Scientists who work to address challenges ranging from vegetation productivity under increasing temperatures to the impact of future drought at continental scale need to rely on data that can connect the biology taking place on land with changes in atmospheric concentrations of water and trace gases like carbon dioxide. Climate and ecosystem modelers, soil microbiologists, and researchers working to improve tools that enable autonomous sensing of remote field environments also need this information. For decades now, this data has been collected at hundreds of sites globally using eddy covariance towers set up to monitor how fluxes of carbon dioxide (CO2), water vapor, and energy (heat) are exchanged between the biosphere and the atmosphere.
The latest consolidated release of these eddy flux measurements collected over two decades, from the early 1990s to 2014, is available in the FLUXNET2015 dataset, with data from 200-plus sites throughout the world. How these data were processed at the network levels and new ways to make this data easier to access, use, and acknowledge, are described in a paper published online earlier this month in the Nature journal Scientific Data. The FLUXNET data teams at Berkeley Lab and University of Tuscia coordinated the preparation of the dataset updates and the paper, “The FLUXNET2015 dataset and the ONEFlux processing pipeline for eddy covariance data,” also co-authored by site team members and with lead author Berkeley Lab research scientist Gilberto Pastorello.
“When FLUXNET2015 was introduced it included some of the longest continuous records of ecosystem-level flux data ever taken,” Pastorello said. “We have now made that data more complete and easier to access and acknowledge by the thousands of researchers around the world who rely on it. The data is already being used in a number of applications, including ecophysiology, remote sensing studies, and development of Earth and ecosystem models.”
Computer scientists at the Department of Energy’s (DOE’s) Lawrence Berkeley National Laboratory (Berkeley Lab) contributed to the development of the FLUXNET data processing pipeline, now available as an open-source software package called ONEFlux, also described in the paper. They also helped build tools that allow researchers to easily upload, download, and share datasets, as well as track how and where each site’s data will be used.
The AmeriFlux Management Project team, which is funded by the DOE and led by Berkeley Lab, the European Ecosystems Fluxes Database and FLUXNET project, worked with several regional networks to process and harmonize all of the information in the initial FLUXNET2015 release and to finesse the recent enhancements to the dataset.
The FLUXNET2015 dataset provides ecosystem-scale data on CO2, water, and energy exchange between the biosphere and the atmosphere, and other meteorological and biological measurements, from 212 sites around the globe. This adds up to more than 1500 site-years, up to and including the year 2014. The paper details this enhanced dataset and the processing methods, now made available as open-source codes, making the dataset more accessible, transparent, and reproducible.
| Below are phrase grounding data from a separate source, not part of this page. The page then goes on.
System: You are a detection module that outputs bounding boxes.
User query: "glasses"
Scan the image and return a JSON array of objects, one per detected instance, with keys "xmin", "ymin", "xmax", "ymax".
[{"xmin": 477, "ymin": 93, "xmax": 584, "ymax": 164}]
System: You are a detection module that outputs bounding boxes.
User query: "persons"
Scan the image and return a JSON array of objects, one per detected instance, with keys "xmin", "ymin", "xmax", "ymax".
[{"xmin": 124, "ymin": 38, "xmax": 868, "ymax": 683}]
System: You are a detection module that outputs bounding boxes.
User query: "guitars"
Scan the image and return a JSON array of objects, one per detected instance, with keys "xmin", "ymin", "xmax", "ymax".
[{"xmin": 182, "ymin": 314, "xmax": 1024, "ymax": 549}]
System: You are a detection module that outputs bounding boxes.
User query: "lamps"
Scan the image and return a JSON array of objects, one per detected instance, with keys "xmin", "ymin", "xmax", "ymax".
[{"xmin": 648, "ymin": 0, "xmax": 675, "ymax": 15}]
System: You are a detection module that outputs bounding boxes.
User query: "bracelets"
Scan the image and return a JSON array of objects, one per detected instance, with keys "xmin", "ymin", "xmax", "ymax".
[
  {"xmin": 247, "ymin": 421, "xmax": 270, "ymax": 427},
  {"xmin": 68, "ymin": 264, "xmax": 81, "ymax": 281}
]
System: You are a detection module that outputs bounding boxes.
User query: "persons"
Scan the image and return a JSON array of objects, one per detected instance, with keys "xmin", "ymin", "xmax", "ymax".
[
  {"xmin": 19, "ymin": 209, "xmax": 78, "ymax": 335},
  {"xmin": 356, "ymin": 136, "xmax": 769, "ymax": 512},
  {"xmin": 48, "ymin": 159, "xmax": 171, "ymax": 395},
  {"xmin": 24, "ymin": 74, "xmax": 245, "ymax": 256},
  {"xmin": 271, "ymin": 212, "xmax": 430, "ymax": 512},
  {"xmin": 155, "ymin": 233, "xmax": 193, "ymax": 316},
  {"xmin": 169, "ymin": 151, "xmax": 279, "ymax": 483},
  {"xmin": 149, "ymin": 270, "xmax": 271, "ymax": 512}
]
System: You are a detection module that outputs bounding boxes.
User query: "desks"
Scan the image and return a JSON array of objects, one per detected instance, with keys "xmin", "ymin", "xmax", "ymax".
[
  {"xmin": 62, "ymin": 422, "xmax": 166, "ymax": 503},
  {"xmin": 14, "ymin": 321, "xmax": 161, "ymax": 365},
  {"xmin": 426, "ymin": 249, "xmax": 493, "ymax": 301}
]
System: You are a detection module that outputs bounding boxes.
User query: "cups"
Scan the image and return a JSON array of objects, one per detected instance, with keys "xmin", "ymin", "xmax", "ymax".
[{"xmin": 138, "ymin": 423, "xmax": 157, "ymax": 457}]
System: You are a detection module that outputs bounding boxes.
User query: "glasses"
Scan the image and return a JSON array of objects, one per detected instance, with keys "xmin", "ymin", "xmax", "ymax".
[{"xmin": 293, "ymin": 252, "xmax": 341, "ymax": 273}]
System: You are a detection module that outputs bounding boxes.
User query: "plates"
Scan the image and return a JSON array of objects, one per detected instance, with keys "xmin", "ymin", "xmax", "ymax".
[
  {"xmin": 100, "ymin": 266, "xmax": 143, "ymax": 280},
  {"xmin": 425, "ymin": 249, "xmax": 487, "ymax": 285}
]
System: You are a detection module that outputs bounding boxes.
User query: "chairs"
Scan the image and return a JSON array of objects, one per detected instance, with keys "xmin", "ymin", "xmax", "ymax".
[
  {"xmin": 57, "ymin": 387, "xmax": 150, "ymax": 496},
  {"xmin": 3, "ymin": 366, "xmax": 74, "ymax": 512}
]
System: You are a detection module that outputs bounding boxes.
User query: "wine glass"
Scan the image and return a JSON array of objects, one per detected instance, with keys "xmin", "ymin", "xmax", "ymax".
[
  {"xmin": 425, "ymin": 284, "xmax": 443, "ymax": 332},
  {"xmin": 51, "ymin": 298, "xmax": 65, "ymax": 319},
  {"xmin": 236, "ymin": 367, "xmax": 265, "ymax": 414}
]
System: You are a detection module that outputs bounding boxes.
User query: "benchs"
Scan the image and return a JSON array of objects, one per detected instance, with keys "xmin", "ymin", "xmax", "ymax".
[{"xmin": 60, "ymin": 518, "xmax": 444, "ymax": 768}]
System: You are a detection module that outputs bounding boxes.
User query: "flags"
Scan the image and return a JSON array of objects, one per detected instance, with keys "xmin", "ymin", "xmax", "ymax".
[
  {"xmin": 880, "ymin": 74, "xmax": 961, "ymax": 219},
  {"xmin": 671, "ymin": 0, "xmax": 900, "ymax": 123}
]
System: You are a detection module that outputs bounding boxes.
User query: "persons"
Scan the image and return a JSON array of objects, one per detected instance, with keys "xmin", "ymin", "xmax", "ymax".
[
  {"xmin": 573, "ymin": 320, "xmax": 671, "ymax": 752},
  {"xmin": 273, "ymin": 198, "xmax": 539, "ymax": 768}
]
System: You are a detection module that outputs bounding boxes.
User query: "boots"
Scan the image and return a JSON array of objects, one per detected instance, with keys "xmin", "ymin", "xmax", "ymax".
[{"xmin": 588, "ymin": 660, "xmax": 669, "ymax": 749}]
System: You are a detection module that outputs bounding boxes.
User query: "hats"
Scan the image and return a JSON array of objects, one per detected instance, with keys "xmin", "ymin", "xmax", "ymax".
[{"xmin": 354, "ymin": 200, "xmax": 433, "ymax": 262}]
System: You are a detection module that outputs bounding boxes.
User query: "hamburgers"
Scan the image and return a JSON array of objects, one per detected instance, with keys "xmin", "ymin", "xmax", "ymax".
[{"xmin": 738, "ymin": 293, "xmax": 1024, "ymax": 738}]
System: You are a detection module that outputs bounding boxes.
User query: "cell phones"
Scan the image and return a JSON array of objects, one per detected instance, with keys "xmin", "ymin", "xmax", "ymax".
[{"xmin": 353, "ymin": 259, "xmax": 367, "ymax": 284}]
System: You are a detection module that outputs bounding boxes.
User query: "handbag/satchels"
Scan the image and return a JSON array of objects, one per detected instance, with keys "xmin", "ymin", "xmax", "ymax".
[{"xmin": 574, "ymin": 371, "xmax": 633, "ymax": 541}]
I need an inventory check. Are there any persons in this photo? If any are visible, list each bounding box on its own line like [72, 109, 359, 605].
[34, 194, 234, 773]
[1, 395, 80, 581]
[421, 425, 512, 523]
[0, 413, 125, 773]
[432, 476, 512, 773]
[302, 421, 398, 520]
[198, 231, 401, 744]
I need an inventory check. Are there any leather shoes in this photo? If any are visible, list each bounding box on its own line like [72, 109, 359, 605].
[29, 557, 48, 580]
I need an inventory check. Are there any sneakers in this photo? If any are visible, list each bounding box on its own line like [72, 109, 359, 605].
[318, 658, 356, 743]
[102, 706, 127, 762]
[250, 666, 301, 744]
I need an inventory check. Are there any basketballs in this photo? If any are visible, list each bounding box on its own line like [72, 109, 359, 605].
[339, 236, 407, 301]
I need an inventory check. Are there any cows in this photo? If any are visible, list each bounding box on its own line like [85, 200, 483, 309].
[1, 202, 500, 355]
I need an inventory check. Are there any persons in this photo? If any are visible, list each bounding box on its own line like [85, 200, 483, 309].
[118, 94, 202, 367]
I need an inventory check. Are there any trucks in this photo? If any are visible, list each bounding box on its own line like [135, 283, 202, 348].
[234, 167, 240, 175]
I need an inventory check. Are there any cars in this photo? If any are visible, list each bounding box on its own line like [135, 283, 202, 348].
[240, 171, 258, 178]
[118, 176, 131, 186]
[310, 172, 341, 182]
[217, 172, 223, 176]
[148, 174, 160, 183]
The eddy covariance technique has been used to measure land-atmosphere exchanges of greenhouse gases and energy at sites around the world for over three decades. There are estimates that more than 2,000 towers operating worldwide allow noninvasive measurement of these fluxes at high temporal resolution and ecosystem level, and over an area that extends up to hundreds of meters beyond the point of measurement. The tool provides important insights into changes taking place within tundra, grasslands, savanna, and crops, to conifer, deciduous, or tropical forest.
Each of these sites contributes data to a regional network such as the European Database and AmeriFlux which were established to connect research using eddy covariance at field sites across Europe and the Americas. Later FLUXNET was created as a global network to foster collaboration among these two regional networks, and in 2000 the first FLUXNET dataset made it possible for researchers to create global eddy covariance datasets from these observations for the first time.
“Apart from eddy covariance, there’s literally no other way to show what’s happening between surface and the atmosphere at an ecosystem level,” said Pastorello. “There is more and more awareness of how useful a tool eddy covariance can be to understanding what is happening to the water cycle and the carbon cycle, in particular.”
The improvements to the FLUXNET2015 dataset–which has already been used by authors of 400 scientific papers since its debut in 2015–came from an awareness of the need for making it easier to use and cite the data.
“We really wanted to give the scientific community a reference guide for using the dataset,” Pastorello said. “This paper serves as that guide. We’ve also moved to a more standardized use policy. Now the citation process has been streamlined so that data contributors are easy to acknowledge. ”
The team also added metadata to the datasets to simplify their use. For example, they collected information on the position of different sensors used in the acquisition of certain data. “If you have data on soil sensors, but don’t know where they are positioned this makes the data about soil more difficult to use,” Pastorello said.
This data and data like it are essential to answering so many different scientific questions. “Climate modelers, carbon and water modelers, researchers who look at how vegetation behaves, and others, rely on this data derived using eddy covariance,” Pastorello said. “So do microbiologists and scientists looking for ways to improve remote-sensing techniques. The enhancements to the FLUXNET dataset make this data more accessible to helping answer some of the most important environmental questions of the times.”